Requirement :: Will you copy out, word for word, everything from the line containing "In this photo, does" down to the last of the lines below?

Input for this task ::
┄┄┄┄┄┄┄┄┄┄
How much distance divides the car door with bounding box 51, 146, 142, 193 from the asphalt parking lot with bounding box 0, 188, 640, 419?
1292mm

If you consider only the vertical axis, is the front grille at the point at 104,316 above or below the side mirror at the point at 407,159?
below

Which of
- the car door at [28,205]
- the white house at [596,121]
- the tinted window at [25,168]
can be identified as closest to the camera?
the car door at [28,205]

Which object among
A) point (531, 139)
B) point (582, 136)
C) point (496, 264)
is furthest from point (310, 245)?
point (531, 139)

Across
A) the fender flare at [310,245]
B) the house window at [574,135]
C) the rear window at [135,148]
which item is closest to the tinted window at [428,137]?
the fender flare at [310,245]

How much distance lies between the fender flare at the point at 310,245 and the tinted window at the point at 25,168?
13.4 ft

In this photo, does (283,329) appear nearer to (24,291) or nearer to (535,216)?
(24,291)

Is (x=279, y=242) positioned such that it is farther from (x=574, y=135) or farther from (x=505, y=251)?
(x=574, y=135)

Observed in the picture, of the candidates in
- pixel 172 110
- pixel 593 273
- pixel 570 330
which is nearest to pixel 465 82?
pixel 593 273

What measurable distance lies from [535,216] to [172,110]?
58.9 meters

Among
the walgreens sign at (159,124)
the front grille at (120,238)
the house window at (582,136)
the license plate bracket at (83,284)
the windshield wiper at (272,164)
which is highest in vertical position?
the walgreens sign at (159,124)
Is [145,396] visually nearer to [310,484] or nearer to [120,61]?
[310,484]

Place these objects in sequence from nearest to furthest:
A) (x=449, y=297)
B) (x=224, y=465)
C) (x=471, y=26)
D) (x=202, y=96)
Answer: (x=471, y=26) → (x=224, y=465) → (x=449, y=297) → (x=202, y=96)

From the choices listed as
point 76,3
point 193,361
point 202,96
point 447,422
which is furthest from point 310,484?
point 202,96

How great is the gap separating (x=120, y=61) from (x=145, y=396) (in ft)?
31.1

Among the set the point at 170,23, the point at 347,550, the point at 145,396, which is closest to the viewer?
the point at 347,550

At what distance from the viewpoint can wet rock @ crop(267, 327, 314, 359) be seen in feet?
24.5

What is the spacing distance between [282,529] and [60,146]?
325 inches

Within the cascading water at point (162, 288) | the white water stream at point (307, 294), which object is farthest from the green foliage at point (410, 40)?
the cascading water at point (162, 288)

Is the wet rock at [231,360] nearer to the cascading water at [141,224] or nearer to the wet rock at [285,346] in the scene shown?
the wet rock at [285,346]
┄┄┄┄┄┄┄┄┄┄
Answer to the exercise ::
In this photo, does (283,329) appear nearer to (24,291) or nearer to (535,216)?
(24,291)

Is (x=279, y=242) positioned such that it is farther from (x=574, y=135) or farther from (x=505, y=251)?
(x=574, y=135)

Observed in the picture, of the candidates in
- pixel 172 110
- pixel 593 273
- pixel 570 330
which is nearest to pixel 465 82?
pixel 593 273

What measurable distance lies from [535,216] to [172,110]?
58.9 meters

Among
the walgreens sign at (159,124)
the front grille at (120,238)
the house window at (582,136)
the license plate bracket at (83,284)
the windshield wiper at (272,164)
which is highest in vertical position?
the walgreens sign at (159,124)
Is [145,396] visually nearer to [310,484] or nearer to [120,61]?
[310,484]

Place these objects in sequence from nearest to furthest:
A) (x=449, y=297)
B) (x=224, y=465)
C) (x=471, y=26)
D) (x=202, y=96)
Answer: (x=471, y=26) → (x=224, y=465) → (x=449, y=297) → (x=202, y=96)

From the choices listed as
point 76,3
point 193,361
point 202,96
point 447,422
which is furthest from point 310,484?
point 202,96

How great is the gap separating (x=120, y=61) from (x=145, y=396) (in ft)?
31.1

Among the set the point at 170,23, the point at 347,550, the point at 145,396, which is closest to the viewer?
the point at 347,550

At what distance from the viewpoint can wet rock @ crop(267, 327, 314, 359) be seen in feet?
24.5

What is the spacing distance between [282,529] and [60,146]?
325 inches

Within the cascading water at point (162, 288) | the white water stream at point (307, 294), which object is farthest from the green foliage at point (410, 40)?
the cascading water at point (162, 288)

Is the wet rock at [231,360] nearer to the cascading water at [141,224] or nearer to the wet rock at [285,346] in the scene shown?
the wet rock at [285,346]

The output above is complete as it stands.